De Micheline Beaudry, Canada :

 

tourterelle triste

sur la rambarde de métal

les mains d’une femme

 

là on a une image : une femme attend…

 

fin d’après-midi

elle écoute une chanson

qui lui ressemble

 

pieds nus sous la pluie

elle pousse ses sacs alourdis

l’itinérante

 

ce mot « itinérante » c’est peut-être la façon canadienne de parler des sdf…

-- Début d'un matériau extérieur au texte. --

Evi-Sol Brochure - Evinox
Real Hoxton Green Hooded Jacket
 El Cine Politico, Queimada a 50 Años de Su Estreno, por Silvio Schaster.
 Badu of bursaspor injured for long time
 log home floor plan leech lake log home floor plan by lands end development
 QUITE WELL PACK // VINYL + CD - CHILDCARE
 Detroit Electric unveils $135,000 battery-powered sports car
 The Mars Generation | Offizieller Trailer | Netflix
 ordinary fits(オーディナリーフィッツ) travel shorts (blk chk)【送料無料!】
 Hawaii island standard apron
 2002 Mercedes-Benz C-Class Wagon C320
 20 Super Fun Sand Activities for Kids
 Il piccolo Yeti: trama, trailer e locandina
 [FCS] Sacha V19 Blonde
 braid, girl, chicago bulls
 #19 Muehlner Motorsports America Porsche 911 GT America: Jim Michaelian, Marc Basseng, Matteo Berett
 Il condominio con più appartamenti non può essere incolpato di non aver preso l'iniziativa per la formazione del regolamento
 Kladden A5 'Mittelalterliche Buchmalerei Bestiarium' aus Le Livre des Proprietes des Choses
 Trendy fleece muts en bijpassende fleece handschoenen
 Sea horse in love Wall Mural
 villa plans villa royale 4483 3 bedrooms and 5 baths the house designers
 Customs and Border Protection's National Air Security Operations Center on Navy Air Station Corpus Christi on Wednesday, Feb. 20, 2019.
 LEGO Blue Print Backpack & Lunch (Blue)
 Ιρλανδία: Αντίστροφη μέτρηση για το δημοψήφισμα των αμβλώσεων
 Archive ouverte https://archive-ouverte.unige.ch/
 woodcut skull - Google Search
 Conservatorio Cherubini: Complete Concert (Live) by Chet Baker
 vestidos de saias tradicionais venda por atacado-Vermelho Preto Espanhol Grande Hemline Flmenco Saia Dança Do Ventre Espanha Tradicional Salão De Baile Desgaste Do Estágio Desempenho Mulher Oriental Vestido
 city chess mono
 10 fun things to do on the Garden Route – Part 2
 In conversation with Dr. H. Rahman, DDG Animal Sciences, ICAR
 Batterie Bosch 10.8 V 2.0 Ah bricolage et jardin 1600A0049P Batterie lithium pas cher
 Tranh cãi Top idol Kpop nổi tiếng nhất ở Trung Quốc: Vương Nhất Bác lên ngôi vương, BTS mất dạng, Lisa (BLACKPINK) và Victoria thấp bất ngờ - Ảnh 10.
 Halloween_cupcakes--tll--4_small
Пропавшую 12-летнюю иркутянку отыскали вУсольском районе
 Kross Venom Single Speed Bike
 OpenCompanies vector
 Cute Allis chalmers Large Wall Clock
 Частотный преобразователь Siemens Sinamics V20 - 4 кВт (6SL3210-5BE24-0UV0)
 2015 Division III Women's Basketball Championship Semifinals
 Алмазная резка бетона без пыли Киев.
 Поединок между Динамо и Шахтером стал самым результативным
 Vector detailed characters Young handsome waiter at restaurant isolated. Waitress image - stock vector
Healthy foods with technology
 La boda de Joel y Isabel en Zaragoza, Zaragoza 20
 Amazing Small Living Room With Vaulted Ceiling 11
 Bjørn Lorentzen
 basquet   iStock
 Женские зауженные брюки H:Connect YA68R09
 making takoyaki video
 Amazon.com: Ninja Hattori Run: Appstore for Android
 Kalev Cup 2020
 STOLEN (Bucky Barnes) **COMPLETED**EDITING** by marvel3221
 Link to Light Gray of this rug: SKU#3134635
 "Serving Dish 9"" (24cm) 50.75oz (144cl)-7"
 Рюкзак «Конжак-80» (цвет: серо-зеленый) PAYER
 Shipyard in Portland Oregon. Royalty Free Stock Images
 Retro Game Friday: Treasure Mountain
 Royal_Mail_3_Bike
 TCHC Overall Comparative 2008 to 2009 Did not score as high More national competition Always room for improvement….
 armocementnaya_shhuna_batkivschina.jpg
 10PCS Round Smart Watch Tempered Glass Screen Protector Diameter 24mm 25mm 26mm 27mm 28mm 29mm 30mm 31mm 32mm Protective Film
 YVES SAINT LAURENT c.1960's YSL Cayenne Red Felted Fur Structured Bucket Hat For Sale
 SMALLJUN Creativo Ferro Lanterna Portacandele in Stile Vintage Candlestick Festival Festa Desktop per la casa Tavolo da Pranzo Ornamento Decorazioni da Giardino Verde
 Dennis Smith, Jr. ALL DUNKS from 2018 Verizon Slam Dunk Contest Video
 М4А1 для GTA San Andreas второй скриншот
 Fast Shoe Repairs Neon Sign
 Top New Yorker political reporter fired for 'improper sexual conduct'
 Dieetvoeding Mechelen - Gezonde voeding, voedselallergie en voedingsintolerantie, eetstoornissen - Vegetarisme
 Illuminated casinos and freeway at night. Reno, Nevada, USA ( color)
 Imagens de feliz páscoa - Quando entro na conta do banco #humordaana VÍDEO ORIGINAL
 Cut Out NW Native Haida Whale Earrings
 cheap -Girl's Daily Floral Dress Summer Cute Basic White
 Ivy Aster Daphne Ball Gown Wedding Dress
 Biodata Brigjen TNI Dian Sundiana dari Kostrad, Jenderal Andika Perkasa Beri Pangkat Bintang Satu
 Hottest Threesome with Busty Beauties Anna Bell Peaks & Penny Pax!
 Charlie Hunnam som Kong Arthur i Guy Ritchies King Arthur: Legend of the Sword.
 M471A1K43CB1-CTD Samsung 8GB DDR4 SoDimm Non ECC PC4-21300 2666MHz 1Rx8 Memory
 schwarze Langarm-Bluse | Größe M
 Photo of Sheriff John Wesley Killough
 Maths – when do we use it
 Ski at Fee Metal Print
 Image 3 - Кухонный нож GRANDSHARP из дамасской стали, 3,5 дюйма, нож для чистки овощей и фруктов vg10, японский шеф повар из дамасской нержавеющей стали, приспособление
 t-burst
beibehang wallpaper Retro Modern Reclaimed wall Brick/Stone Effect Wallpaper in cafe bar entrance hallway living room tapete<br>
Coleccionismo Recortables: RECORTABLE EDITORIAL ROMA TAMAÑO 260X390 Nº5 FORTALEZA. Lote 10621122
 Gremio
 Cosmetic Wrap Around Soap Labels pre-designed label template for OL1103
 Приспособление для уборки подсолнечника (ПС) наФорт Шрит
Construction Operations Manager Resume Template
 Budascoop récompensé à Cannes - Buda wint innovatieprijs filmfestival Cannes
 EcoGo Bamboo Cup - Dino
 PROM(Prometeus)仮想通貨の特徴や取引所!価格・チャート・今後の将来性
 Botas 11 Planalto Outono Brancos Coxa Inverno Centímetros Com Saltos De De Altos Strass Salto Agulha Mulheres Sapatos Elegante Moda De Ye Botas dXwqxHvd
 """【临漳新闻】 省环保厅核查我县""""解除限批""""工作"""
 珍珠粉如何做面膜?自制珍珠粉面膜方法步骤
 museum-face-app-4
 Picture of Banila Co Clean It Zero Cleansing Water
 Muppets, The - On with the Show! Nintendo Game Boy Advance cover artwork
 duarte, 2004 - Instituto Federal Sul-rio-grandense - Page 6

Quand on écrit des haïkus on prête plus attention à ce qui se passe autour de nous. On voit ça ici : (haïku de moi)

 

Endormi par terre

Vais-je l’enjamber aussi ?

Des courses à faire

 

Il y a des haïkus qui touchent toutes les femmes du monde : D’Alenka Zorman (Slovénie) :

 

Le mari parti,

le silence des flocons de neige

emplit la nuit

 

De Ludmila Balabanova (Bulgarie)

 

Premier baiser

l’odeur du tilleul

atteint les étoiles

 

Avec ces deux-là j’ai senti un grand silence. Le public est recueilli.

 

Puis je parle des haïkus écrits par un homme, Daniel Py, dans Galets sur la langue (éditions éclats d'encre). Un peu coquin et de saison :

 

Printemps proche

la température remonte

les jupes aussi

 

Mais je dis que Daniel aime écrire tout à la suite des haïkus légers avec d’autres graves, des textes de sa vie de tous les jours et des choses auxquelles il réfléchit en lisant les journaux, des choses qui se passent dans le monde, et que ça aussi est intéressant.

Je n’ai pas lu celui qui suit parce qu’il y avait des enfants dans la salle, je ne l’ai pas senti :

 

(Entre le bulldozer israélien

et la maison palestinienne

Rachel, 23 ans,

écrasée)

 

Puis

 

Parfums de liberté

flottant sur cette femme :

jupe et décolleté en V

 

Irak

la liberté de mourir

maintenant…

ou plus tard

 

Le haïku parle aussi de la famille, par exemple des enfants. Là j’ai écrit trois haîkus, un pour chacun de mes enfants. C’était l’hiver dernier, pas celui-ci, quand il a neigé.

 

Des pieds nus qui grimpent

- Regardez, y’a une surprise !

silence dedans

 

le salon tout balnc

la teenager de bon poil

- Les parents… c’est cool !

 

- Et toi tu dis quoi ?

front posé contre la vitre

silence dehors

 

Vous aussi vous avez sans doute un fils adolescent qui ne parle pas trop…

J’ai aussi écrit sur ma grand-mère très âgée…

 

Sur le papier peint

les mêmes lianes brunes

que sur ses mains

 

Il y a aussi les nuits d’insomnie…

 

Les yeux grands ouverts

oreiller éblouissant

autour de sa tête

 

Et puis enfin, les choses vont bien :

 

Soleil de novembre

lentement les deux péniches

sortent du brouillard

 

Retour au village

deux tourterelles perchées

sur le même fil

 

A la sortie du théâtre, des femmes me disent qu’elles ont vu le cas de quelqu’un qu’elles connaissent. C’est la force du haïku de donner à voir de vraies images.